*What this task involves:* Output the material below unchanged, apart from leaving out the pictures.

(Image-linked spatial questions)
⟨

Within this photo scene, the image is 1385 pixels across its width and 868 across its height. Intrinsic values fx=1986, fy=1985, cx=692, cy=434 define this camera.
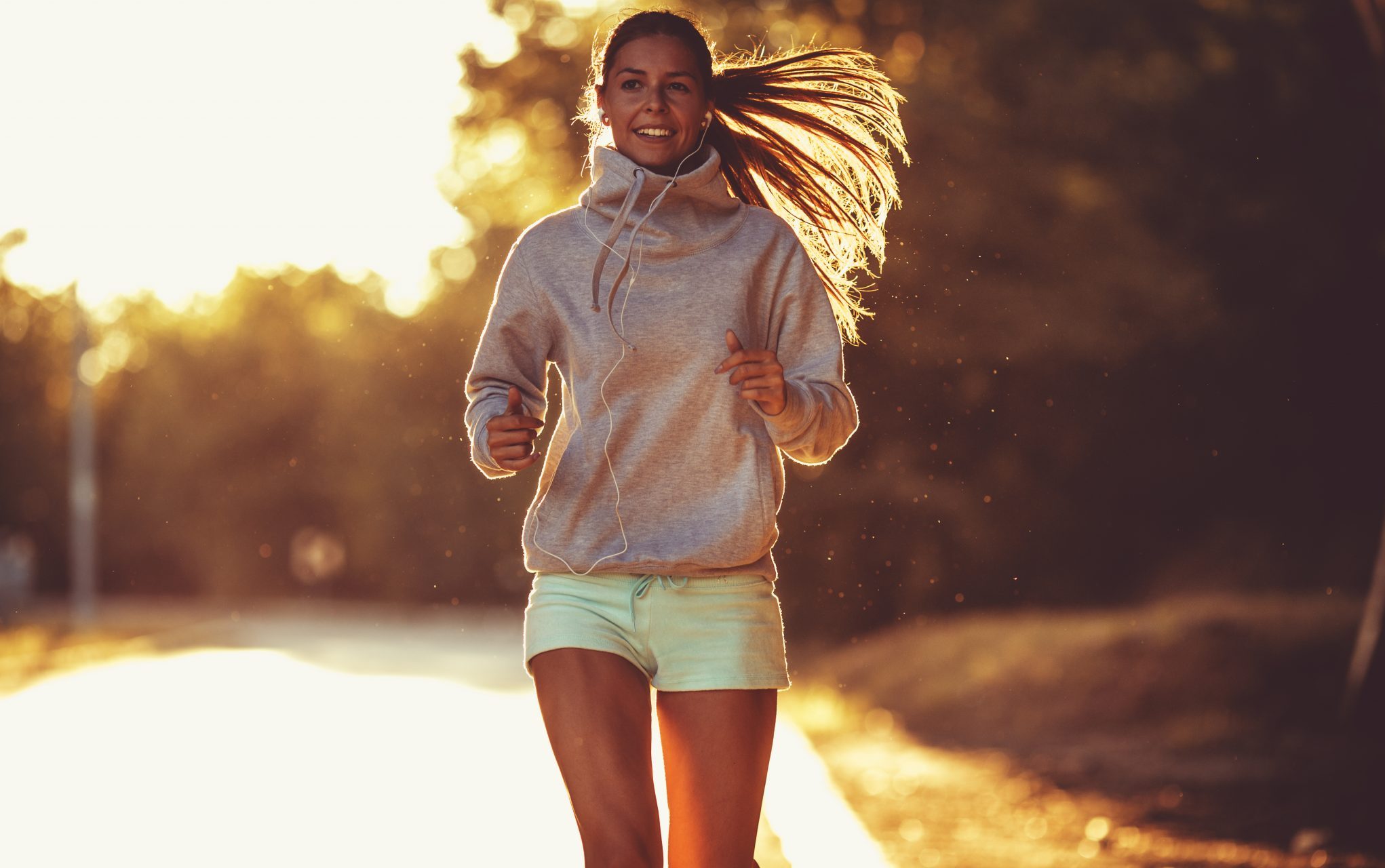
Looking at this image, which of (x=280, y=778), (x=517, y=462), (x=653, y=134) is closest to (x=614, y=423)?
(x=517, y=462)

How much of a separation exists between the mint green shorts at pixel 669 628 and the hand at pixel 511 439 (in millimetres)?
292

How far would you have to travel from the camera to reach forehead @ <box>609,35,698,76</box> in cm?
399

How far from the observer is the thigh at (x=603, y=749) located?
369 centimetres

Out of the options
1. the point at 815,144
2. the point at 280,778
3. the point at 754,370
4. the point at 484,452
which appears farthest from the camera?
the point at 280,778

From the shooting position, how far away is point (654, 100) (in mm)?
3990

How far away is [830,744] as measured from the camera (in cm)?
1384

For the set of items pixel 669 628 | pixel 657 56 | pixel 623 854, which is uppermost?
pixel 657 56

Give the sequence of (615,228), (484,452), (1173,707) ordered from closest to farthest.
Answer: (484,452)
(615,228)
(1173,707)

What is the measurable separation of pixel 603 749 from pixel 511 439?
61 centimetres

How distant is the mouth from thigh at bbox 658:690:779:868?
111 cm

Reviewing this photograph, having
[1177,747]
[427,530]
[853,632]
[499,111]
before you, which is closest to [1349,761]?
[1177,747]

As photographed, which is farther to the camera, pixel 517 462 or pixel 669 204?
pixel 669 204

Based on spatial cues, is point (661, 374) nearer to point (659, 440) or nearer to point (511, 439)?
point (659, 440)

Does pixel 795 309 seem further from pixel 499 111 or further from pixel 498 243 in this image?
pixel 498 243
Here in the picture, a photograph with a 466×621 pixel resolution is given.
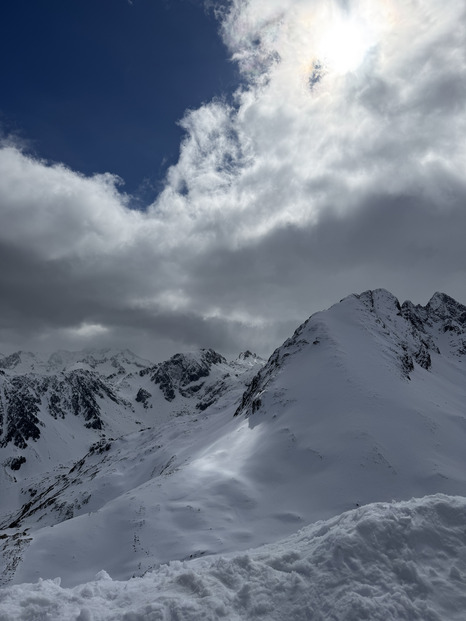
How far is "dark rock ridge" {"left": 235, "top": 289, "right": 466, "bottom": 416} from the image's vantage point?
1870 inches

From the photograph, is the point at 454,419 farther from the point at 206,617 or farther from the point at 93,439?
the point at 93,439

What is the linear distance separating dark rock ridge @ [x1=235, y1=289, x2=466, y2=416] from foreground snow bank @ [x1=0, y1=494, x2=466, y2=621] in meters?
30.5

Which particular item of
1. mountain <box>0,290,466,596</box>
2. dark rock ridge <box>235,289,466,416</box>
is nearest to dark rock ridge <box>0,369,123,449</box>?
mountain <box>0,290,466,596</box>

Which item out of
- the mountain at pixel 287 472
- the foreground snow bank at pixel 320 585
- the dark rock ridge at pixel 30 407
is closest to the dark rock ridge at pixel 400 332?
the mountain at pixel 287 472

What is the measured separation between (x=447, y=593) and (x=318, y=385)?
2946 cm

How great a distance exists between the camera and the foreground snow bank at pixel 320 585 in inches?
306

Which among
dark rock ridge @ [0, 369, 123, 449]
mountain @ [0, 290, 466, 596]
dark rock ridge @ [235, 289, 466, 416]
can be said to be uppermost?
dark rock ridge @ [0, 369, 123, 449]

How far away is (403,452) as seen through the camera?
27281 mm

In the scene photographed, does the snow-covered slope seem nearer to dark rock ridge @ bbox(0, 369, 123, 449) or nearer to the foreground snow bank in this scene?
dark rock ridge @ bbox(0, 369, 123, 449)

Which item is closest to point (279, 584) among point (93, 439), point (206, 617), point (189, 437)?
point (206, 617)

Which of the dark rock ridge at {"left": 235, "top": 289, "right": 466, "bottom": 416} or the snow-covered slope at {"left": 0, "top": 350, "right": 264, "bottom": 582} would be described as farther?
the snow-covered slope at {"left": 0, "top": 350, "right": 264, "bottom": 582}

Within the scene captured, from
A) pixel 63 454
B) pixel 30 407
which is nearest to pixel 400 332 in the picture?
pixel 63 454

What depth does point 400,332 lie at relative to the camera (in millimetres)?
69000

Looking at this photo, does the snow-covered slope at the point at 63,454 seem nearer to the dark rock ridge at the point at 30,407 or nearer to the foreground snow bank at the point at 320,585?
the dark rock ridge at the point at 30,407
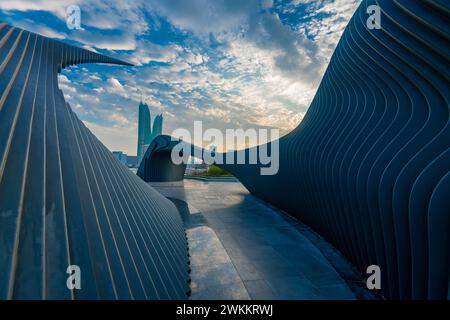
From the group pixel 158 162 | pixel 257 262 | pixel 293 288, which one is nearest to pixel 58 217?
pixel 293 288

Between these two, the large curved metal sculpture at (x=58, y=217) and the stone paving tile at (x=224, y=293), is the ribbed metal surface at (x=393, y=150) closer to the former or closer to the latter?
the stone paving tile at (x=224, y=293)

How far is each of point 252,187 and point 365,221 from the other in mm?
10842

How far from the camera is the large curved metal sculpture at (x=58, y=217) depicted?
1.63 meters

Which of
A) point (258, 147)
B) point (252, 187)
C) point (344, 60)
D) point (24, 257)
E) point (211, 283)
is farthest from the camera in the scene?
point (252, 187)

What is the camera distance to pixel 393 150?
3.98 m

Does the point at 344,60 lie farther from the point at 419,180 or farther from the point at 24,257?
the point at 24,257

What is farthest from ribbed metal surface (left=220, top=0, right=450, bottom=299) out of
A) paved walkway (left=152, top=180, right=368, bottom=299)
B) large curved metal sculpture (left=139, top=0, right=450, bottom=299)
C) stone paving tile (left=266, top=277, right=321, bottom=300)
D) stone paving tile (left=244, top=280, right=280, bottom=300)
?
stone paving tile (left=244, top=280, right=280, bottom=300)

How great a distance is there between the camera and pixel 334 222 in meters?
6.29

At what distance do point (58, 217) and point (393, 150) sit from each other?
502 centimetres

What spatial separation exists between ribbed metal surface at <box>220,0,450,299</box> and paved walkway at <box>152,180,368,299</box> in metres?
0.99

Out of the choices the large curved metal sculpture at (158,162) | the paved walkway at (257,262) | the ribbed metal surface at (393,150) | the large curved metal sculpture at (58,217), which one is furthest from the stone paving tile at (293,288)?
the large curved metal sculpture at (158,162)

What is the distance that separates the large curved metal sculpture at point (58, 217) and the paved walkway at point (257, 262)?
931 mm

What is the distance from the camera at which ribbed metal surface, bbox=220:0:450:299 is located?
3.07 meters
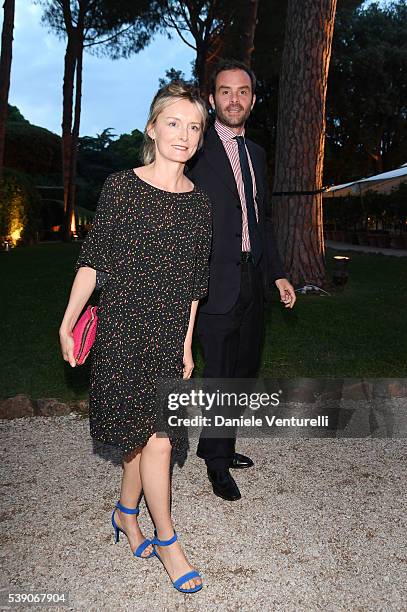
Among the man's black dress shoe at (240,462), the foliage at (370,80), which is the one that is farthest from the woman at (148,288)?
the foliage at (370,80)

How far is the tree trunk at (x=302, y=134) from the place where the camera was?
9758mm

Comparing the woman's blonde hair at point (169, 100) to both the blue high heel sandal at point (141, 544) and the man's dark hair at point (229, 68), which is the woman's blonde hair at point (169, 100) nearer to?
the man's dark hair at point (229, 68)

⟩

*Written reply:*
Within this photo scene, the image is 1385 pixels across its width and 868 across its height. Intrinsic values fx=1986, fy=1985, cx=692, cy=434 define this camera.
Looking at this image, which of (x=280, y=778), (x=517, y=462), (x=653, y=134) is closest to (x=614, y=423)?
(x=517, y=462)

How much of a separation exists between the mint green shorts at pixel 669 628 and the hand at pixel 511 439 (in millimetres)?
292

How far would you have to travel from the camera to reach forehead @ <box>609,35,698,76</box> in cm?
399

How far from the observer is the thigh at (x=603, y=749) located?
369 centimetres

Out of the options
1. the point at 815,144
2. the point at 280,778
3. the point at 754,370
4. the point at 484,452
which appears farthest from the camera?
the point at 280,778

From the shooting position, how far away is point (654, 100) (in mm)?
3990

How far away is [830,744] as measured from the camera (in cm)?
1384

For the set of items pixel 669 628 | pixel 657 56 | pixel 623 854, which is uppermost?
pixel 657 56

Give the sequence of (615,228), (484,452), (1173,707) ordered from closest to farthest.
Answer: (484,452)
(615,228)
(1173,707)

What is the measurable separation of pixel 603 749 from pixel 511 439?
61 centimetres

How distant is the mouth from thigh at bbox 658:690:779:868?
111 cm

Reviewing this photograph, having
[1177,747]
[427,530]
[853,632]
[499,111]
before you, which is closest to [1349,761]?
[1177,747]

As photographed, which is farther to the camera, pixel 517 462 or pixel 669 204?
pixel 669 204

Based on spatial cues, is point (661, 374) nearer to point (659, 440) or nearer to point (511, 439)?
point (659, 440)

Does pixel 795 309 seem further from pixel 499 111 or further from pixel 498 243 in this image?
pixel 498 243
Here in the picture, a photograph with a 466×621 pixel resolution is given.
How far is "dark rock ridge" {"left": 235, "top": 289, "right": 466, "bottom": 416} from the image's vantage point?
1870 inches

From the photograph, is the point at 454,419 farther from the point at 206,617 or farther from the point at 93,439?
the point at 93,439

What is the linear distance separating dark rock ridge @ [x1=235, y1=289, x2=466, y2=416] from foreground snow bank @ [x1=0, y1=494, x2=466, y2=621] in meters?
30.5

Which particular item of
1. mountain <box>0,290,466,596</box>
2. dark rock ridge <box>235,289,466,416</box>
is nearest to dark rock ridge <box>0,369,123,449</box>?
mountain <box>0,290,466,596</box>

Which item out of
- the mountain at pixel 287 472
- the foreground snow bank at pixel 320 585
- the dark rock ridge at pixel 30 407
is closest to the dark rock ridge at pixel 400 332?
the mountain at pixel 287 472

What is the measured separation between (x=447, y=593) and (x=318, y=385)?
2946 cm

How great a distance exists between the camera and the foreground snow bank at pixel 320 585 in inches?
306

Which among
dark rock ridge @ [0, 369, 123, 449]
mountain @ [0, 290, 466, 596]
dark rock ridge @ [235, 289, 466, 416]
can be said to be uppermost?
dark rock ridge @ [0, 369, 123, 449]

How far away is (403,452) as seen through the camera?
27281 mm

In the scene photographed, does the snow-covered slope seem nearer to dark rock ridge @ bbox(0, 369, 123, 449) or nearer to the foreground snow bank in this scene?
dark rock ridge @ bbox(0, 369, 123, 449)

Which item is closest to point (279, 584) among point (93, 439), point (206, 617), point (189, 437)?
point (206, 617)

Which of the dark rock ridge at {"left": 235, "top": 289, "right": 466, "bottom": 416} or the snow-covered slope at {"left": 0, "top": 350, "right": 264, "bottom": 582} would be described as farther?
the snow-covered slope at {"left": 0, "top": 350, "right": 264, "bottom": 582}

Within the scene captured, from
A) pixel 63 454
B) pixel 30 407
which is nearest to pixel 400 332 in the picture?
pixel 63 454

What depth does point 400,332 lie at relative to the camera (in millimetres)?
69000

Looking at this photo, does the snow-covered slope at the point at 63,454 seem nearer to the dark rock ridge at the point at 30,407 or nearer to the foreground snow bank at the point at 320,585?
the dark rock ridge at the point at 30,407
From the group pixel 158 162 | pixel 257 262 | pixel 293 288, which one is nearest to pixel 58 217?
pixel 293 288

Between these two, the large curved metal sculpture at (x=58, y=217) and the stone paving tile at (x=224, y=293), is the ribbed metal surface at (x=393, y=150) closer to the former or closer to the latter?
the stone paving tile at (x=224, y=293)

How far is each of point 252,187 and point 365,221 from the other in mm?
10842

How far from the camera is the large curved metal sculpture at (x=58, y=217) depicted?
1.63 meters

Which of
A) point (258, 147)
B) point (252, 187)
C) point (344, 60)
D) point (24, 257)
E) point (211, 283)
is farthest from the camera in the scene?
point (252, 187)

What is the camera distance to pixel 393 150?
3.98 m

Does the point at 344,60 lie farther from the point at 419,180 or farther from the point at 24,257?
the point at 24,257

What is farthest from ribbed metal surface (left=220, top=0, right=450, bottom=299) out of
A) paved walkway (left=152, top=180, right=368, bottom=299)
B) large curved metal sculpture (left=139, top=0, right=450, bottom=299)
C) stone paving tile (left=266, top=277, right=321, bottom=300)
D) stone paving tile (left=244, top=280, right=280, bottom=300)
?
stone paving tile (left=244, top=280, right=280, bottom=300)

How great a distance is there between the camera and pixel 334 222 in meters?
6.29

At what distance do point (58, 217) and point (393, 150) sit from each other?
502 centimetres

What spatial separation exists between ribbed metal surface at <box>220,0,450,299</box> and paved walkway at <box>152,180,368,299</box> in metres?
0.99

Out of the choices the large curved metal sculpture at (158,162) | the paved walkway at (257,262) | the ribbed metal surface at (393,150) | the large curved metal sculpture at (58,217), which one is furthest from the stone paving tile at (293,288)?
the large curved metal sculpture at (158,162)

What is the distance that separates the large curved metal sculpture at point (58, 217) and the paved walkway at point (257, 262)?
931 mm

What is the distance from the camera at which ribbed metal surface, bbox=220:0:450:299 is located?
3.07 meters
Among the man's black dress shoe at (240,462), the foliage at (370,80), which is the one that is farthest from the woman at (148,288)?
the foliage at (370,80)

How far is the tree trunk at (x=302, y=134) from the place where the camera was?
9758mm

Comparing the woman's blonde hair at point (169, 100) to both the blue high heel sandal at point (141, 544) and the man's dark hair at point (229, 68), which is the woman's blonde hair at point (169, 100) nearer to?
the man's dark hair at point (229, 68)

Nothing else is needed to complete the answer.